So I’ve been doing some testing lately on LISP and I thought it would be a good time for me to get my initial notes down on paper.
LISP allows you to separate an objects identity with it’s location while using the existing IP space. Sort of hard to grasp when you initially read that, but the concept isn’t that complicated once you dwell on it for awhile. LISP accomplishes this by splitting the hosts identity into two distinct identifiers. The first is the EID (Endpoint ID) and the second is the RLOC (Routing Locators). So in the past we identified a host by a single IP address. With LISP, we are essentially identifying a host using two IP address, the EID and the RLOC. EIDs are assigned to end hosts and RLOCs are primarily assigned to routers that make up the global routing environment.

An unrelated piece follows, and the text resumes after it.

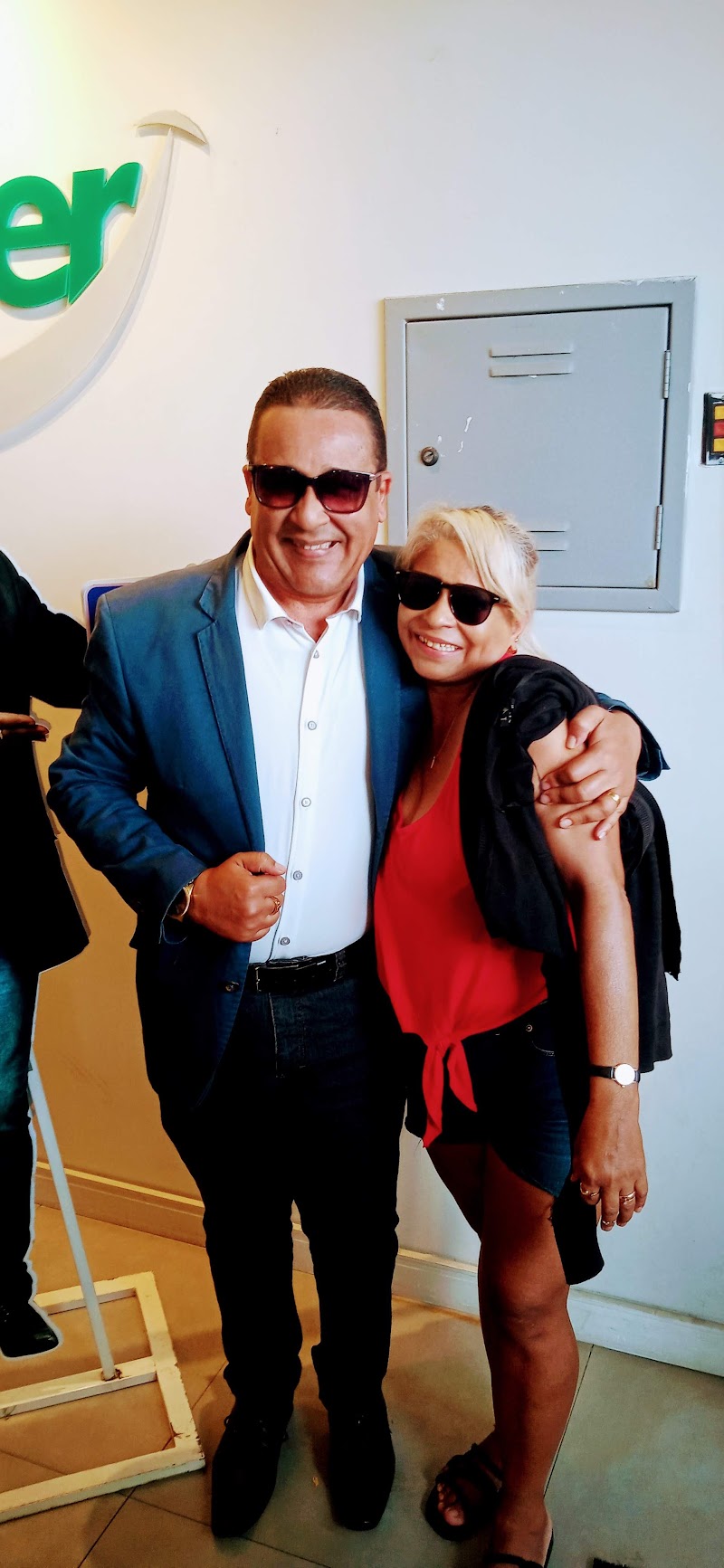 Ortodents Clínica Odontólogica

So, at this point we could probably summarize things by saying that RLOCs are what exist today (the normal IP routing space) and EID spaces (or LISP sites) are a new concept that LISP adds. So if we back up for a moment, you might be able to visualize this by thinking of the difference between public and private space. RLOC’s would include the traditional internet edge or where non-RFC1918 addressing traditionally ends. The LISP site made up of EIDs would be the private or RFC1918 addressing. LISP uses a very similar concept, only the RLOCs are advertised, the space in the actual LISP site (private IP space in my example) isn’t advertised out into the RLOC space. So the RLOC space is essentially non-LISP enabled, and the EID space is LISP enabled. A crude example perhaps but it should help solidify the difference.

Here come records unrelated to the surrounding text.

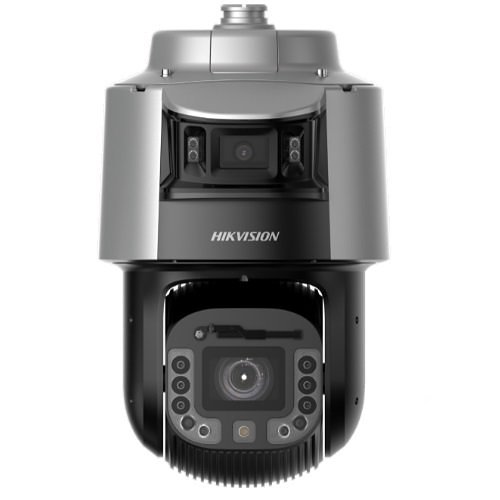 Hikvision DS-2SF8C425MXS-DLW(14F1)(P3) IP PTZ 4MP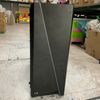 CASE AEROCOOL CYLON PRO BG BH 1 THÁNG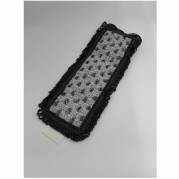 Vileda moppe speed micro med velcro lukning 40 cm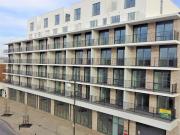 2 bedroom apartment to rent 2 bedroom apartment to rent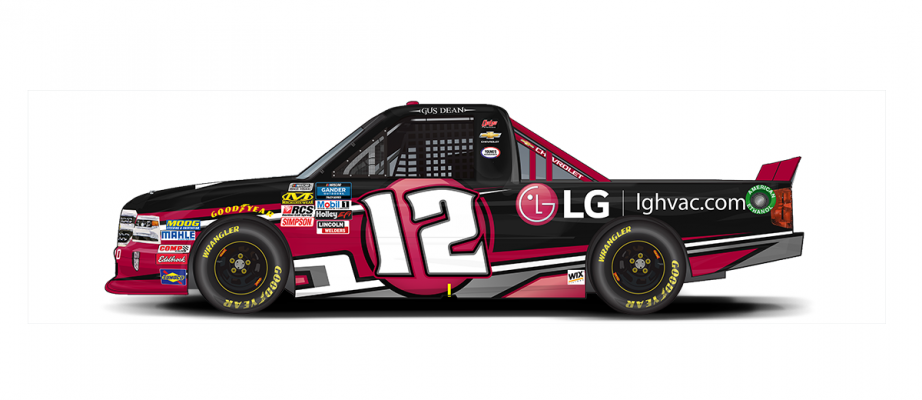 12gus Dean 2019 Lgairconditioningtechnologies 1200x520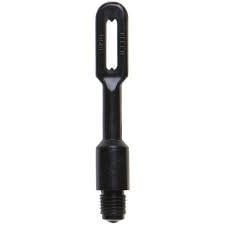 KB SHOTGUN PATCH HOLDER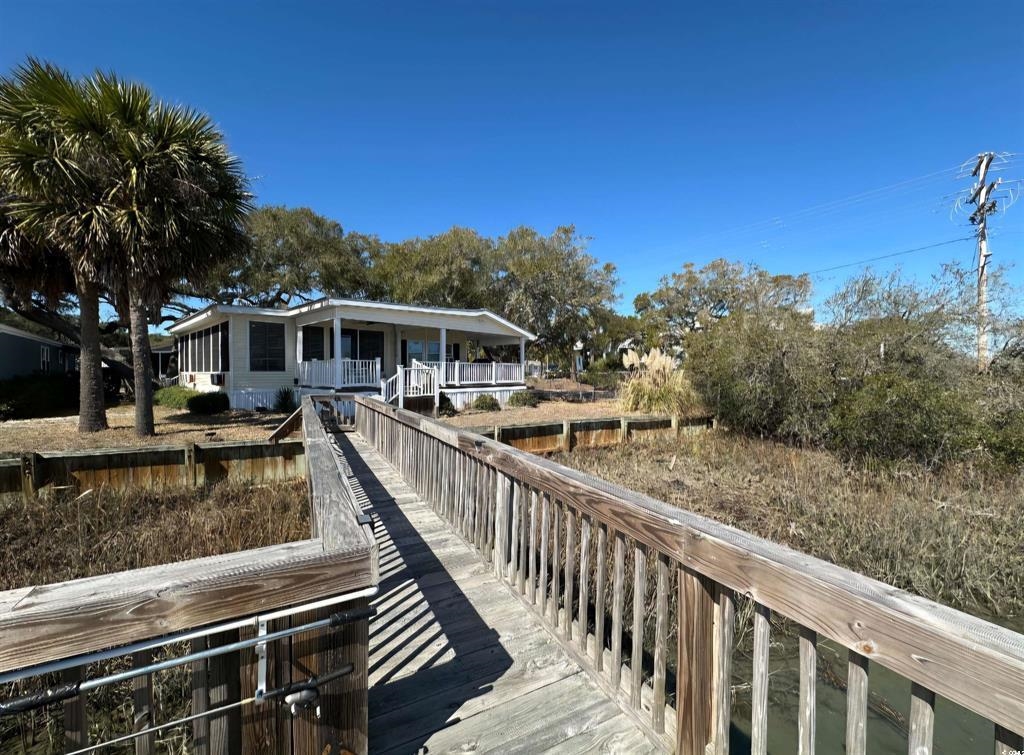 1st image of 315 Inlet Rd, Murrells Inlet, SC 29576 | MLS# 2619333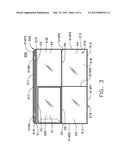 Secure Badge Sleeve Device diagram and image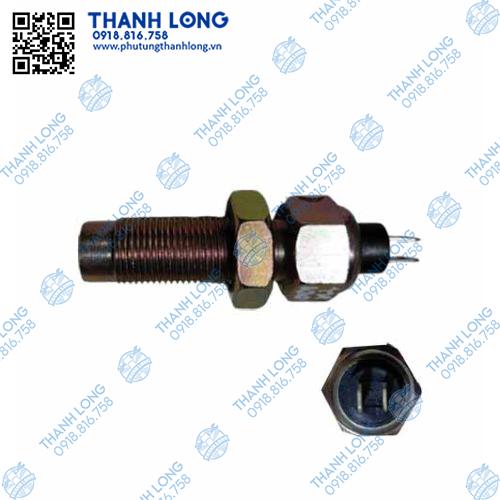 cảm biến km  EQ145 /LG953 chân dẹt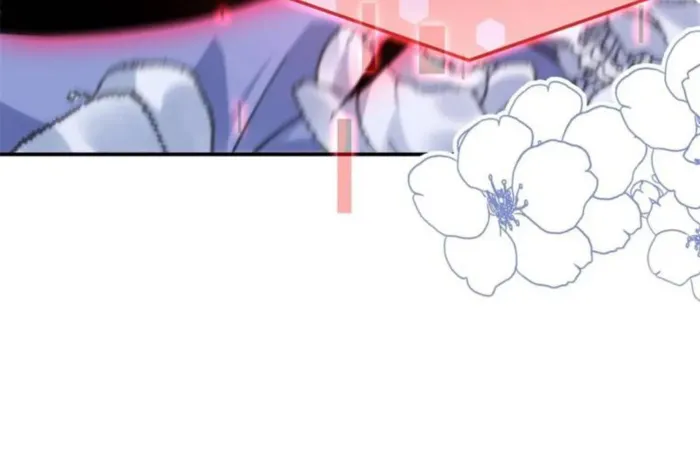 Page 43 of Chapter 230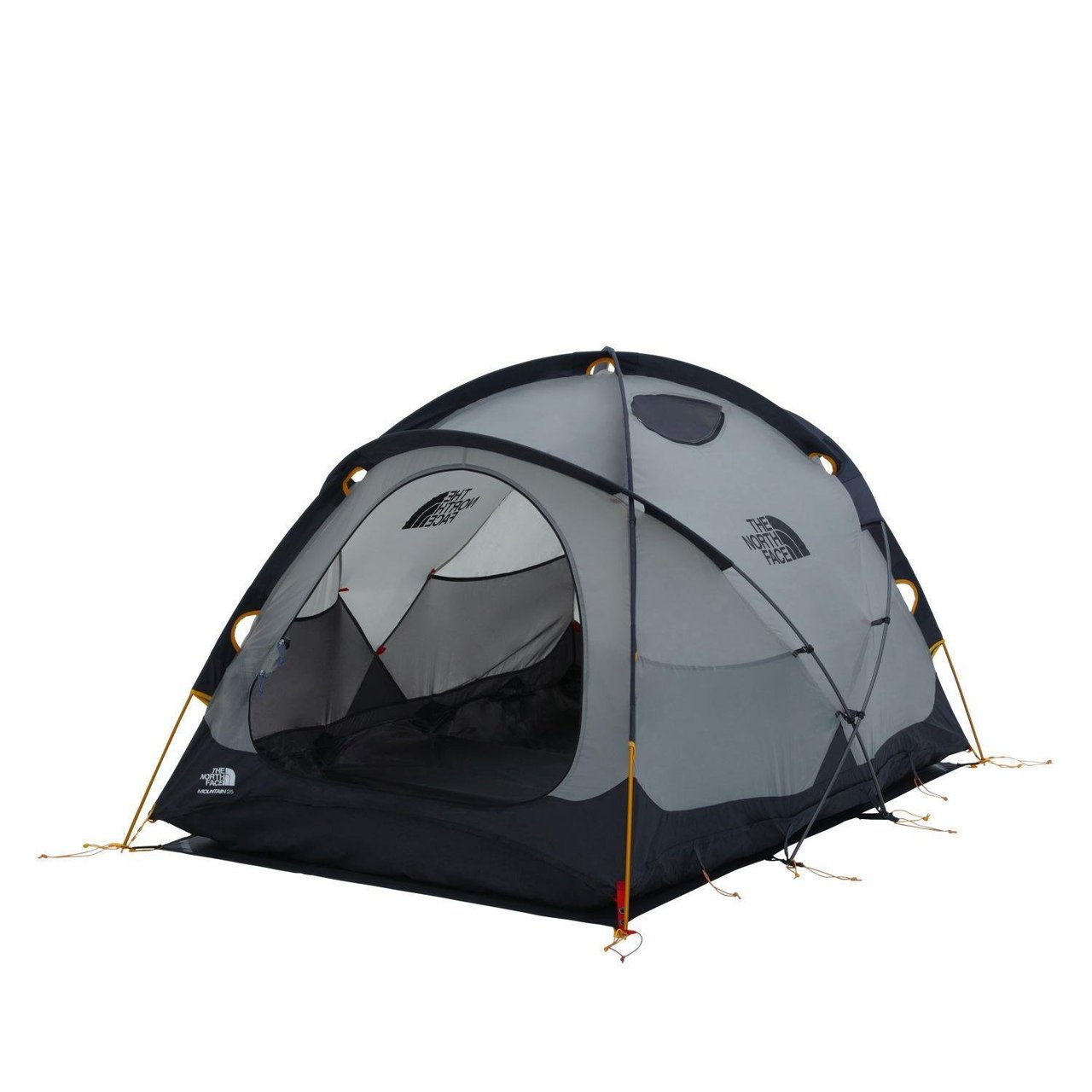 The North Face MOUNTAIN 25 Çadır NF0A8BDGC8T1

EIDs and RLOCs make up the first two building blocks of LISP. The third major building block is the LISP mapping system. As described above, EID space is not advertised in the RLOC space. Rather, its advertised directly to LISP mapping databases which keeps these prefixes out of the RLOC space entirely. The Map DB is really just tracking all of the RLOC to EID mappings. When a LISP enabled device wishes to talk to a specific EID space, it can query the Map DB and download the mapping it needs to facilitate the communication. The big picture here is that LISP enabled devices ONLY need to download the mappings they need to facilitate the communication they are requested to make. This would be the same as saying that an internet router wouldn’t need to have the entire internet routing table in memory. When something behind it wanted to talk to something new, it would just query the Map DB servers and download the mapping it needed. I’m oversimplifying this but I hope you get the point.
Now let’s cover some basic about device roles in a LISP environment. Here are a few quick definitions…

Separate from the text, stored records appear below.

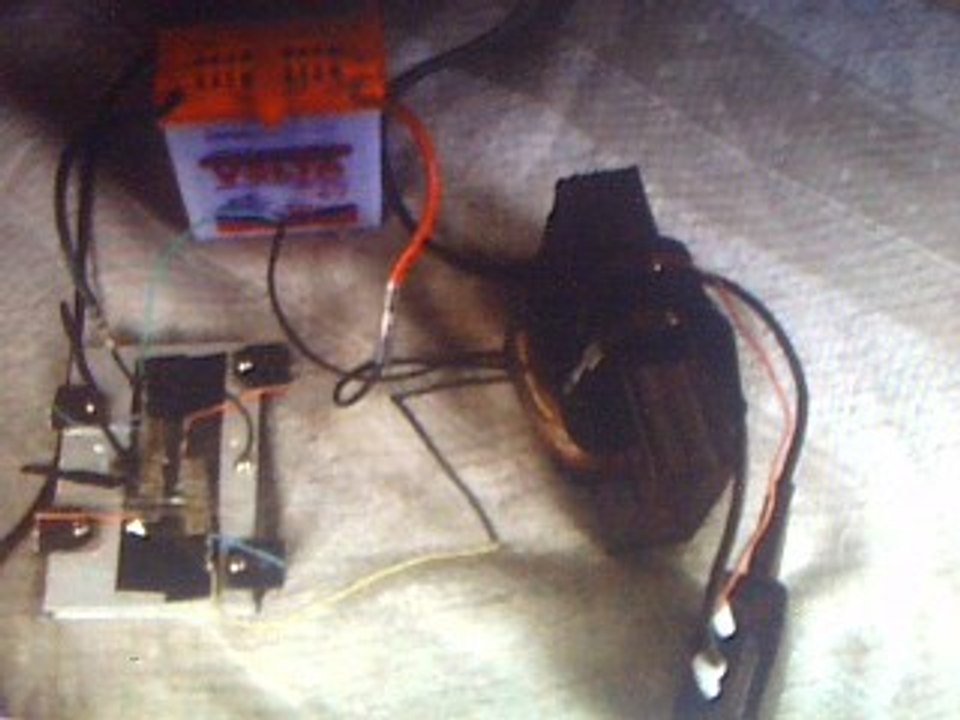 inverter(UPS),battery,news-fun-entertaiment,telent of pakistan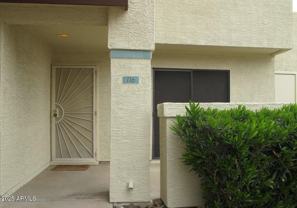 2020 W Union Hills Dr #116 - Photo 1 of 1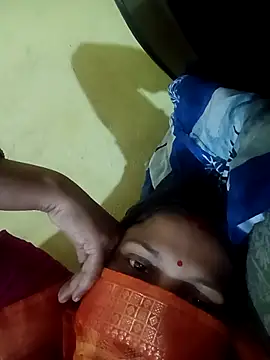 Hotbhabhi 089 online show from 04/27/26, 09:18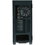 Корпус MSI MAG VAMPIRIC 300R PACIFIC BLUE [306-7G19B21-809] синий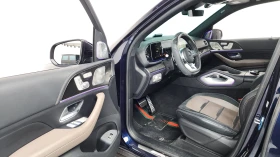 Mercedes-Benz GLE 53 4MATIC 360 МАСАЖ SOFT CLOSE HUD КРАЙНА ЦЕНА* encareu.com | Auto.bg — изображение 10 Mercedes-Benz GLE 53 4MATIC 360 МАСАЖ SOFT CLOSE HUD КРАЙНА ЦЕНА* encareu.com | Auto.bg — изображение 10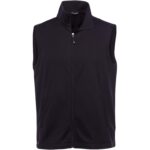 Men's BOYCE Lightweight Knit Vest - 4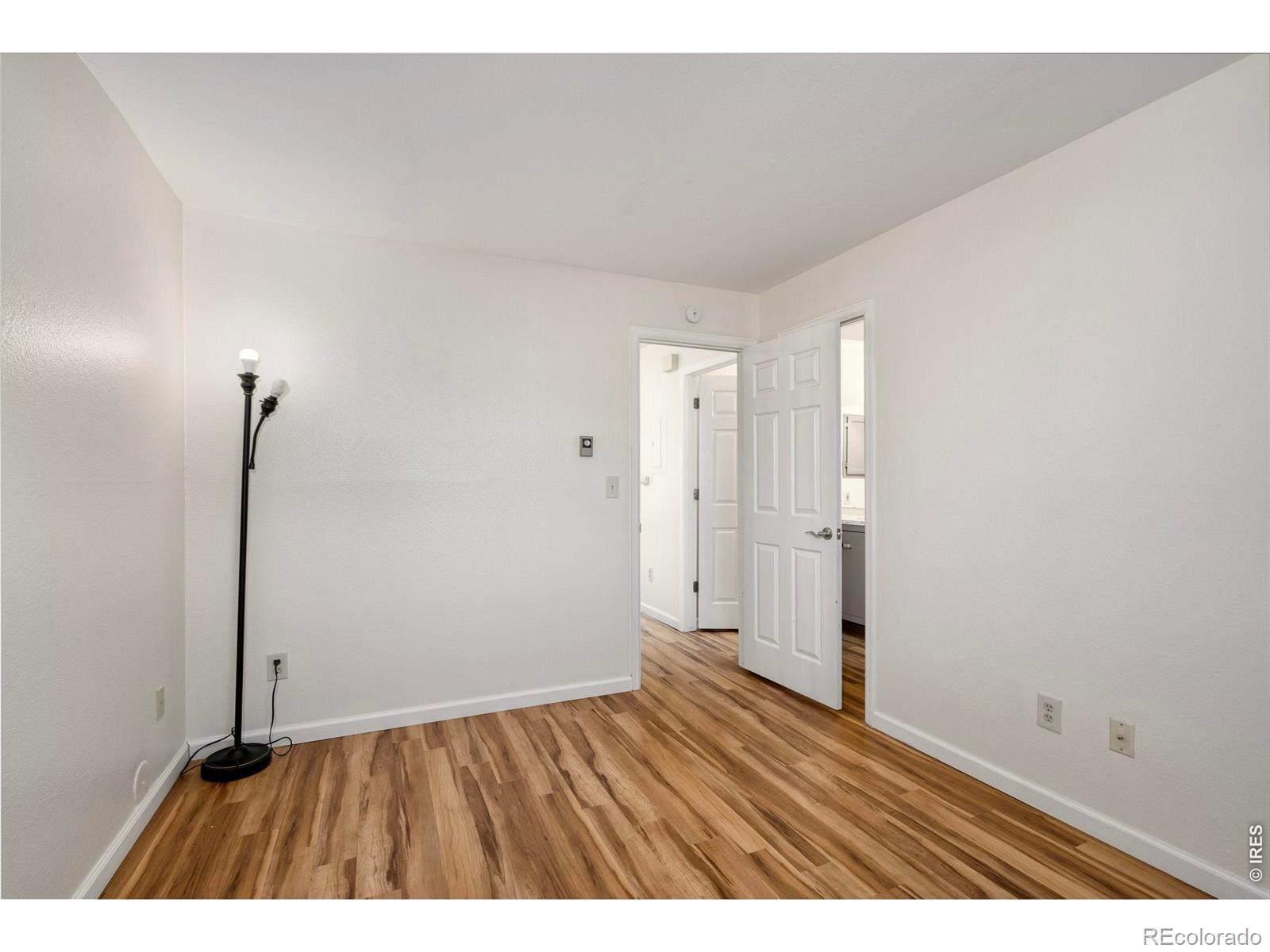 MLS Image #13 for 3531  windmill drive,fort collins, Colorado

ITR – Ingress Tunnel Router
The ITR is generally a customer edge device that receives packets from the EID space, encapsulates it, and sends it off into RLOC space as a LISP packet. It should be noted here that the ITR device can also natively forward packets towards non-LISP sites.
ETR – Egress Tunnel Router
The ETR is generally a customer edge device that receives the LISP encapsulated packet coming in from the RLOC space, decapsulates it, and sends it back into the EID space towards its final destination.
xTR – xTR just means that the router is performing both ITR and ETR tasks. This is a very common configuration.
PxTR – A proxy version of the xTR device type. PxTR routers allow LISP and non-LISP sites to work together. That is, a PxTR device would allow a non-LISP site to interoperate with a LISP site. The PxTR can be broke into the PITR and PETR functions just like the xTR, ITR, and ETR.
MS – Map Server
A component of the mapping database and part of what I would consider the shared LISP infrastructure. ETRs register specific EID prefixes to the MS for which they are authoritative for. The MS use the information they gather from the ETRs to build a LISP site policy for a particular LISP site.
MR – Map Resolver
Another component of the mapping database and part of the shared or common LISP infrastructure. The MRs receive map requests from ITRs.
So this was a super basic introduction, but I think we should leave it there for now. More to come soon.